### EXERCISE REQUIREMENTS
A) In the news article about Saginaw's canceled July Fourth fireworks, what position did Tom Roy hold?
B) Carry on the news article about Saginaw's canceled July Fourth fireworks, picking up after its final paragraph.

*** TEXT EXCERPT Section Begins ***

SAGINAW, Mich. — It was difficult to celebrate America in Saginaw this year. The deadly coronavirus had torn through the county. Unemployment had surged five-fold. Weeks of protest over racial inequality left many debating what should be hallowed and what must be changed.
But Tom Roy had given it his best. As the head of the July Fourth fireworks board, he struggled to save the display of red-rocketed flares and bursting peonies, fruitlessly seeking a venue that felt safe from the sickness.
He couldn’t do it. So Saginaw canceled its festivities, upsetting many of Roy’s neighbors who lost an opportunity to unify a bitterly divided community for one night.
The dark skies over this mid-Michigan city were a plaintive marker of a nation utterly disrupted in a matter of months.
This period of national crisis has not inspired unity. Americans are aiming their anger at each other, talking past each other, invoking race, class, and culture. They cannot even agree on the need to wear a mask to protect against a virus that has killed more than 130,000 Americans.
These forces are converging as the country hurtles toward a convulsive presidential election. President Donald Trump continues to portray himself as a disrupter, with a wrecking-ball agenda that is rooted in nationalism and roils racial divisions — taking the stage over the July Fourth weekend to warn of “new far-left fascism” that would tear down “our national heritage.” His Democratic rival, Joe Biden, meanwhile, calls for a national reset to something resembling normal for a “suffering” nation.

*** TEXT EXCERPT Section Ends ***
*** SUPPLIED DATA Section Begins ***

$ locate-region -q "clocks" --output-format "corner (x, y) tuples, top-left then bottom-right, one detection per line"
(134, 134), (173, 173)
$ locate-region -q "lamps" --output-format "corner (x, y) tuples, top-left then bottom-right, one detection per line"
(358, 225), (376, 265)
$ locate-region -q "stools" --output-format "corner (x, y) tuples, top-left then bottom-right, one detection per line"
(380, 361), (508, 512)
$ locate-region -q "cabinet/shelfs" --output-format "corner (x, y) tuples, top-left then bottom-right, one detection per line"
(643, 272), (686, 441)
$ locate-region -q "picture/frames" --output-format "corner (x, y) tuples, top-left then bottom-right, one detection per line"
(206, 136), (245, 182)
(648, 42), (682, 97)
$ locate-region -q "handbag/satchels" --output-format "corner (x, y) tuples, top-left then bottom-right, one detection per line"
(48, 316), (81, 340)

*** SUPPLIED DATA Section Ends ***

### TASK-BY-TASK ANSWERS
A) He was the head of the July Fourth fireworks board.

B)
“It’s never been this divided,” says Roy, vice-chair of Saginaw’s Republicans.
It is in places like Saginaw County, Michigan, which narrowly flipped from voting for President Barack Obama to voting for Trump, where clarity about America’s future is likely to come.
The traditional battleground states of Michigan, Pennsylvania, Wisconsin, and Florida, and emerging ones such as North Carolina and Arizona, have all been hit with the triple shock of a pandemic, recession, and an uprising against police abuse. The political fallout is unfolding, leaving a striking degree of uncertainty just four months from Election Day.
Will younger voters, whose generation is the first since World War II to be faring worse than their parents, turn out? Will older voters, those most vulnerable to the coronavirus, seek change? Will the growing political power of Black women manifest themselves in ways that swing key states? Will the suburbs once again provide the pivot points in the country’s partisan divide?
The election will provide answers to all these questions, but not necessarily to the central issue of American life in the year 2020: Can the United States pull itself together?
The country is beset by “parties who see each other as ‘the other’ instead of collaborators in a democracy,” says historian Doris Kearns Goodwin.
“A crisis allows you if you’ve got the leadership, to unite the nation. What’s needed — and we’ve seen this for a while — is a national direction,” she said.
In 2010, out of love for his ailing hometown, a Saginaw artist spray-painted some familiar lyrics on the husks of buildings and stumps of concrete steps: “I’m empty and aching and I don’t know why.”
But in 1968, when Simon & Garfunkel released “America” — starting their hitchhiking narrator’s cross-country odyssey in Saginaw — the city was a very different place.
The population then was nearly twice as large as the 48,115 people who now call it home. General Motors alone operated at least eight plants in the city and surrounding county, providing middle-class jobs that drew African Americans from the Deep South. The Great Migration gave Saginaw its most famous native son: Stevland Hardaway Judkins, better known as Stevie Wonder.
The Saginaw River slashes a diagonal line through the city and became a dividing line between Black residents on the east side and white residents on the west.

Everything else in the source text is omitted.